When you reach the line containing "VISTO il D.Lgs 39/2013" in the records below, start copying exactly, and stop once you have copied the line containing "If you develop".
### Extracted data
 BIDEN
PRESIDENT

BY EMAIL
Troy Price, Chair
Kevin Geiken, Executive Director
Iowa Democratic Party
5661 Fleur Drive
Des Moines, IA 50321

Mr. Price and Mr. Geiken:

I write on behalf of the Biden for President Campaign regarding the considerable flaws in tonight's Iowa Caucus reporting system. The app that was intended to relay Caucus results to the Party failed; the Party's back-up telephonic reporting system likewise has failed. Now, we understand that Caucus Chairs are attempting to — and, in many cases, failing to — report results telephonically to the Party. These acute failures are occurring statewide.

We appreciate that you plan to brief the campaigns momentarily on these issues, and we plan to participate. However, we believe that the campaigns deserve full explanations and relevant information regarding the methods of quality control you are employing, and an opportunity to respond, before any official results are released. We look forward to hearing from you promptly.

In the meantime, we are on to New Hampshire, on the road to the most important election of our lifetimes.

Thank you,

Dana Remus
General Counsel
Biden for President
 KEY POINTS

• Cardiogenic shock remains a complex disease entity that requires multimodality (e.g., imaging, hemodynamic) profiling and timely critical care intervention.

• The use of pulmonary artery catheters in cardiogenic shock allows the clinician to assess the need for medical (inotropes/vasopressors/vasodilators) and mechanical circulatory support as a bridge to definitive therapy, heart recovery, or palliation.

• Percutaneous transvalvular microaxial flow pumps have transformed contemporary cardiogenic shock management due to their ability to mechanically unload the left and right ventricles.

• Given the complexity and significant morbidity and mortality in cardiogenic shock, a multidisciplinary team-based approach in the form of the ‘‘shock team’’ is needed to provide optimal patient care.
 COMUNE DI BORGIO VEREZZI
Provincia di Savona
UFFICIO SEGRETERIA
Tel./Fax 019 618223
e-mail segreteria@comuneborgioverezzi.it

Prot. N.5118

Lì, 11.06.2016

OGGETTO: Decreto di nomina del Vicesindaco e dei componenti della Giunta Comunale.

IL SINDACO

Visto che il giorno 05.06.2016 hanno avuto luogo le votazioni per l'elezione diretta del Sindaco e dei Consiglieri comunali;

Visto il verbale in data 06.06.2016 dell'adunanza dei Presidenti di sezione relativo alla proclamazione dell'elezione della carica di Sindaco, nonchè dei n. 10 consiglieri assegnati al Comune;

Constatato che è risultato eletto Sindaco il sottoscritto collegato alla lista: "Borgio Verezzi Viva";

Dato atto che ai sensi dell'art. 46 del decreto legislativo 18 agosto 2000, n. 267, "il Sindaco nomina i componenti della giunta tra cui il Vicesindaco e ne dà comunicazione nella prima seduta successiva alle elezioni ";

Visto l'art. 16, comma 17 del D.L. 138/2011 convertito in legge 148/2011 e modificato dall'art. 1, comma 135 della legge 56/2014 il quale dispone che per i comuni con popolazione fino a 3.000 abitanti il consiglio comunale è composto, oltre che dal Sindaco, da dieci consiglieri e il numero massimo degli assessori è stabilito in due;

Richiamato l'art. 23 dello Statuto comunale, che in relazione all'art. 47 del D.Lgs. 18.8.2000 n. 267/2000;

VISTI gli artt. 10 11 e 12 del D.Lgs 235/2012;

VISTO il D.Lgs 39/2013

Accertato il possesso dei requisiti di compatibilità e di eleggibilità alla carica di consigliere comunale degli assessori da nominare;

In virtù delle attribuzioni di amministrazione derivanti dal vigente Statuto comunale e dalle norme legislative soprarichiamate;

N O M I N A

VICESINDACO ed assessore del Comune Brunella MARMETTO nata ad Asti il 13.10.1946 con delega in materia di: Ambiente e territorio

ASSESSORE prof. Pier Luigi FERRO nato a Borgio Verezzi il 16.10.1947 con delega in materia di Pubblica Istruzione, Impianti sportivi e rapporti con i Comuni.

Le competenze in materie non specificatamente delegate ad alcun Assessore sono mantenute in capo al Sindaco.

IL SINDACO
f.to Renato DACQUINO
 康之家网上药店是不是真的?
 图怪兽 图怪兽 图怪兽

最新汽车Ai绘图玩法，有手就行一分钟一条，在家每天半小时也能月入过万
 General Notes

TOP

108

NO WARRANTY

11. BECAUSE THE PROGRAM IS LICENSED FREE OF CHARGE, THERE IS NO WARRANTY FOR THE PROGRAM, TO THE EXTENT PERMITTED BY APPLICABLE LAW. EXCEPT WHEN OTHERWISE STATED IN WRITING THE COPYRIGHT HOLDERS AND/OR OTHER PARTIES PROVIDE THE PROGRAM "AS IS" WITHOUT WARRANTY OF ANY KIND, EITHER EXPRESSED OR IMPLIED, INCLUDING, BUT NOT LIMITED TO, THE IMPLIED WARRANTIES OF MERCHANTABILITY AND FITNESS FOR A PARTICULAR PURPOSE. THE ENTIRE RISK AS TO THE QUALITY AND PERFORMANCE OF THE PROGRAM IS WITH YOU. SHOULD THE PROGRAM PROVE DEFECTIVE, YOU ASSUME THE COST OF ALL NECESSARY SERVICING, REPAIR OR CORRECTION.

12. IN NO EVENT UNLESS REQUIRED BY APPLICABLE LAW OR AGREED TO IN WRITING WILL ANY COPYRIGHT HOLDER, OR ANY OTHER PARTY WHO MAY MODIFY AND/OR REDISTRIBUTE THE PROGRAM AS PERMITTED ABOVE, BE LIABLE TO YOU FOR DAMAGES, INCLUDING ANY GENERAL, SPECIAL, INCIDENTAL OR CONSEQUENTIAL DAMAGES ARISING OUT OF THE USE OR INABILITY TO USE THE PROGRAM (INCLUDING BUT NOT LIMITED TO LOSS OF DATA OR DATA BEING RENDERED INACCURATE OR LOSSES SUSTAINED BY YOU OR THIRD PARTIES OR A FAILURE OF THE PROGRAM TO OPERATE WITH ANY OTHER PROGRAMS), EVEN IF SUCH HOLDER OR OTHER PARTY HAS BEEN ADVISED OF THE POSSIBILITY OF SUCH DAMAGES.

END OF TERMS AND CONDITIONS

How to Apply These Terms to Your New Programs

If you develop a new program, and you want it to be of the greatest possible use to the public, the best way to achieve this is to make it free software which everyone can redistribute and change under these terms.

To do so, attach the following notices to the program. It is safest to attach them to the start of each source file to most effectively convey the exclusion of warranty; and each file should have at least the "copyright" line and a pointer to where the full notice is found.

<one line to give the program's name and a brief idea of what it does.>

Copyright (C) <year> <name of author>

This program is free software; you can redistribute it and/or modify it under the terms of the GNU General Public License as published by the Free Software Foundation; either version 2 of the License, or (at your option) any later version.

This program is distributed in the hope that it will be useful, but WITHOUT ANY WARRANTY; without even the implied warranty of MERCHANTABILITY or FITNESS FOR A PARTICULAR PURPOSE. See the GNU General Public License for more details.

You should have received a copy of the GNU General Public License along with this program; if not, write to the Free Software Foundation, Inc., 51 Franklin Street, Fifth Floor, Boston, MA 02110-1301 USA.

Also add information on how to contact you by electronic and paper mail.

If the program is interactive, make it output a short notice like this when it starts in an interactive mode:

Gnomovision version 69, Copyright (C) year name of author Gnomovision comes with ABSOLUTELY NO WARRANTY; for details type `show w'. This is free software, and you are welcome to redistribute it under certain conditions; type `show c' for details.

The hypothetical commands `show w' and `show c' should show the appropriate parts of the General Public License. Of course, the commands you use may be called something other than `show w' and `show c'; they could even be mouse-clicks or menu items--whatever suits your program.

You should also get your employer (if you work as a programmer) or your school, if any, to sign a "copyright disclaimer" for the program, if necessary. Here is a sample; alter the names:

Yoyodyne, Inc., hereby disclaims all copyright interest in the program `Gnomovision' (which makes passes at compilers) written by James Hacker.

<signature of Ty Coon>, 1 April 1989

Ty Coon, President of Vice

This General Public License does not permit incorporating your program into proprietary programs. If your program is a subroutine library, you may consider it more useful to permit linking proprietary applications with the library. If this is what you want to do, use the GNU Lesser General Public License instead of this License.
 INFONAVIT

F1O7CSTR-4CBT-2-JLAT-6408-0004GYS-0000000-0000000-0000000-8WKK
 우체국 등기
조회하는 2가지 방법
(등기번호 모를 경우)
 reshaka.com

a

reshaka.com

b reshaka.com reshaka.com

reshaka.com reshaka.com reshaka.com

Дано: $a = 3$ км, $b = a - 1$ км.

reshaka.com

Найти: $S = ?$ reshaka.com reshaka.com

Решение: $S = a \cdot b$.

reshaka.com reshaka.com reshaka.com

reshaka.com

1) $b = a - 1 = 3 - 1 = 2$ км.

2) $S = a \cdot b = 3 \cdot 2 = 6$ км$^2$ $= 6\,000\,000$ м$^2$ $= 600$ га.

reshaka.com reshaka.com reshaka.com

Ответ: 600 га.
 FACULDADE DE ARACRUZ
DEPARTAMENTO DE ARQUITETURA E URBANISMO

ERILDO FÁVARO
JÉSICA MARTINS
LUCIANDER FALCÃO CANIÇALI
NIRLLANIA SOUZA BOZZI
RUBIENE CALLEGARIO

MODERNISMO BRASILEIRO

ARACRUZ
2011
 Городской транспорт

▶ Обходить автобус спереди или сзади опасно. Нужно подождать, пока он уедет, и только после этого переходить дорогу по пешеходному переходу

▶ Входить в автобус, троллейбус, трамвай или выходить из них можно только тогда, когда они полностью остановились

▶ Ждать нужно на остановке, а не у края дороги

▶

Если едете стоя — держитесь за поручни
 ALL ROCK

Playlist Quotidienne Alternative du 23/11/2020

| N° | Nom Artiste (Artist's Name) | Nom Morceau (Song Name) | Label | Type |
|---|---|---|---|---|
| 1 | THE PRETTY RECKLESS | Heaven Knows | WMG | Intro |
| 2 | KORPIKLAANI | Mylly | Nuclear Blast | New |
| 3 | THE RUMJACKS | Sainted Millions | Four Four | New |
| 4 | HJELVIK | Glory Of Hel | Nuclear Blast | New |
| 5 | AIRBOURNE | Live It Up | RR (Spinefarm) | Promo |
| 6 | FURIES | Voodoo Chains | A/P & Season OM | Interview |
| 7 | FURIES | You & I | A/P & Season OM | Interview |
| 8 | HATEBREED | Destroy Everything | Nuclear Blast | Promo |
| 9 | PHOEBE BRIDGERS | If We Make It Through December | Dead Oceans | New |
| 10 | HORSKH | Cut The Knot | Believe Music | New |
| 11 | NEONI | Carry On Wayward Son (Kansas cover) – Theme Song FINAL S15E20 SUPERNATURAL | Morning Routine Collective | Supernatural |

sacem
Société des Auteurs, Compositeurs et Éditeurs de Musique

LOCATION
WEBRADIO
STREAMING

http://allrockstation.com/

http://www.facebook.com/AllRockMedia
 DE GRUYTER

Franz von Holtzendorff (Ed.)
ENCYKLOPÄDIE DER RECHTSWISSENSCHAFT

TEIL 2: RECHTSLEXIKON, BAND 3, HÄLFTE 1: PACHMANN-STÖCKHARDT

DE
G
######
#### Reply:
VISTO il D.Lgs 39/2013

Accertato il possesso dei requisiti di compatibilità e di eleggibilità alla carica di consigliere comunale degli assessori da nominare;

In virtù delle attribuzioni di amministrazione derivanti dal vigente Statuto comunale e dalle norme legislative soprarichiamate;

N O M I N A

VICESINDACO ed assessore del Comune Brunella MARMETTO nata ad Asti il 13.10.1946 con delega in materia di: Ambiente e territorio

ASSESSORE prof. Pier Luigi FERRO nato a Borgio Verezzi il 16.10.1947 con delega in materia di Pubblica Istruzione, Impianti sportivi e rapporti con i Comuni.

Le competenze in materie non specificatamente delegate ad alcun Assessore sono mantenute in capo al Sindaco.

IL SINDACO
f.to Renato DACQUINO
 康之家网上药店是不是真的?
 图怪兽 图怪兽 图怪兽

最新汽车Ai绘图玩法，有手就行一分钟一条，在家每天半小时也能月入过万
 General Notes

TOP

108

NO WARRANTY

11. BECAUSE THE PROGRAM IS LICENSED FREE OF CHARGE, THERE IS NO WARRANTY FOR THE PROGRAM, TO THE EXTENT PERMITTED BY APPLICABLE LAW. EXCEPT WHEN OTHERWISE STATED IN WRITING THE COPYRIGHT HOLDERS AND/OR OTHER PARTIES PROVIDE THE PROGRAM "AS IS" WITHOUT WARRANTY OF ANY KIND, EITHER EXPRESSED OR IMPLIED, INCLUDING, BUT NOT LIMITED TO, THE IMPLIED WARRANTIES OF MERCHANTABILITY AND FITNESS FOR A PARTICULAR PURPOSE. THE ENTIRE RISK AS TO THE QUALITY AND PERFORMANCE OF THE PROGRAM IS WITH YOU. SHOULD THE PROGRAM PROVE DEFECTIVE, YOU ASSUME THE COST OF ALL NECESSARY SERVICING, REPAIR OR CORRECTION.

12. IN NO EVENT UNLESS REQUIRED BY APPLICABLE LAW OR AGREED TO IN WRITING WILL ANY COPYRIGHT HOLDER, OR ANY OTHER PARTY WHO MAY MODIFY AND/OR REDISTRIBUTE THE PROGRAM AS PERMITTED ABOVE, BE LIABLE TO YOU FOR DAMAGES, INCLUDING ANY GENERAL, SPECIAL, INCIDENTAL OR CONSEQUENTIAL DAMAGES ARISING OUT OF THE USE OR INABILITY TO USE THE PROGRAM (INCLUDING BUT NOT LIMITED TO LOSS OF DATA OR DATA BEING RENDERED INACCURATE OR LOSSES SUSTAINED BY YOU OR THIRD PARTIES OR A FAILURE OF THE PROGRAM TO OPERATE WITH ANY OTHER PROGRAMS), EVEN IF SUCH HOLDER OR OTHER PARTY HAS BEEN ADVISED OF THE POSSIBILITY OF SUCH DAMAGES.

END OF TERMS AND CONDITIONS

How to Apply These Terms to Your New Programs

If you develop a new program, and you want it to be of the greatest possible use to the public, the best way to achieve this is to make it free software which everyone can redistribute and change under these terms.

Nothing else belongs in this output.